### What the task asks
Filter the lines below, copying every line that contains the string "instances". The match is case-sensitive.
-- begin --
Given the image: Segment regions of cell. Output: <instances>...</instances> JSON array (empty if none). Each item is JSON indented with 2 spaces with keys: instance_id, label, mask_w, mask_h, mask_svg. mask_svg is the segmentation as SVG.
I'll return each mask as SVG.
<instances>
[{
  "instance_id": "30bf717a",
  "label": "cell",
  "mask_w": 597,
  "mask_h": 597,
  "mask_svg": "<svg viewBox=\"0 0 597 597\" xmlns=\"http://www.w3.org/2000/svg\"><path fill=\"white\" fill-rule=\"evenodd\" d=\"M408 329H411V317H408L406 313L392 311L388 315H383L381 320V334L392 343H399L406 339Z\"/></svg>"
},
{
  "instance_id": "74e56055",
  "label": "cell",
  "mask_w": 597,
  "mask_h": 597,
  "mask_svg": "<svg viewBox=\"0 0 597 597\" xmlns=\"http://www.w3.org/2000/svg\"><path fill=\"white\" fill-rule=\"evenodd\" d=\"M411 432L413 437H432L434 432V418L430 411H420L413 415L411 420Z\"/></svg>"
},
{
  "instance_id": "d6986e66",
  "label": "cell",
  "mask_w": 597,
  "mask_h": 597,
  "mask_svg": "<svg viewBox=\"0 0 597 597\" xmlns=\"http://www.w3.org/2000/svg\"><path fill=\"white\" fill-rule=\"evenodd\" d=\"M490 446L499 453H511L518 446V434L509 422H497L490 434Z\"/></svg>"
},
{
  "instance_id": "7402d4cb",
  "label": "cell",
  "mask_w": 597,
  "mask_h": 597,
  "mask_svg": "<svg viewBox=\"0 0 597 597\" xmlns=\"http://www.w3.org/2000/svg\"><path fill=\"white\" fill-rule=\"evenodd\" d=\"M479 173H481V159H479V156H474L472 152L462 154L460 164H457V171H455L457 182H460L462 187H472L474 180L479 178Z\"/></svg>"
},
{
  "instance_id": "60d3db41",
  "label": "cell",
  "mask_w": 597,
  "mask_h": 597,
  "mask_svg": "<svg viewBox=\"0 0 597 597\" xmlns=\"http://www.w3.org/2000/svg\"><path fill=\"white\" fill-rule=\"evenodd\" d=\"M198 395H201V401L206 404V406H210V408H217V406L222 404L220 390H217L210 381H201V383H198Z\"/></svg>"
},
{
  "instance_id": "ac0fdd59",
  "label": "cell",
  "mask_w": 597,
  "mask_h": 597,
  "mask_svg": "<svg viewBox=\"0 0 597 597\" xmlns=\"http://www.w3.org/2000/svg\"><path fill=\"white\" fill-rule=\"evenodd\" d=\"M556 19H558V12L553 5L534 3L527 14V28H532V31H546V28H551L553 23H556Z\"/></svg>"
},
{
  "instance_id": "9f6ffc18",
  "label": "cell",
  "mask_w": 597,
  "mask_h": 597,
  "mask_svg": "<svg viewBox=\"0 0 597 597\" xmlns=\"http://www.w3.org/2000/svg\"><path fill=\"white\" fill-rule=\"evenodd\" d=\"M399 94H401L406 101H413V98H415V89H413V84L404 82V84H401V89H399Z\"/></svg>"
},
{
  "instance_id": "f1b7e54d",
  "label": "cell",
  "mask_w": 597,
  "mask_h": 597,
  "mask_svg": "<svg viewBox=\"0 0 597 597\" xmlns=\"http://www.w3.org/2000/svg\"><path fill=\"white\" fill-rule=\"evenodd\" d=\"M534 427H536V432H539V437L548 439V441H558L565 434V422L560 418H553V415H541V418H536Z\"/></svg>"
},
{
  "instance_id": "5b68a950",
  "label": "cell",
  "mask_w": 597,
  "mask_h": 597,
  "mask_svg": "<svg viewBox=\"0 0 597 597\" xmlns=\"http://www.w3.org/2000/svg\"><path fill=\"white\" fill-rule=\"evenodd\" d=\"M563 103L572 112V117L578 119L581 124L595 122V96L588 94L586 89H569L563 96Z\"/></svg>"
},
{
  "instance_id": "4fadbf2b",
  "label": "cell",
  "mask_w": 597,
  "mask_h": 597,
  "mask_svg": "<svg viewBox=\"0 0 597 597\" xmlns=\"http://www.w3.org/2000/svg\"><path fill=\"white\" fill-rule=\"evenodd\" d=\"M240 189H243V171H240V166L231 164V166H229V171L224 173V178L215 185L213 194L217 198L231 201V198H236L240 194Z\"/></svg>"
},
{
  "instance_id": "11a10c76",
-- end --
### Complete answer
Given the image: Segment regions of cell. Output: <instances>...</instances> JSON array (empty if none). Each item is JSON indented with 2 spaces with keys: instance_id, label, mask_w, mask_h, mask_svg. mask_svg is the segmentation as SVG.
<instances>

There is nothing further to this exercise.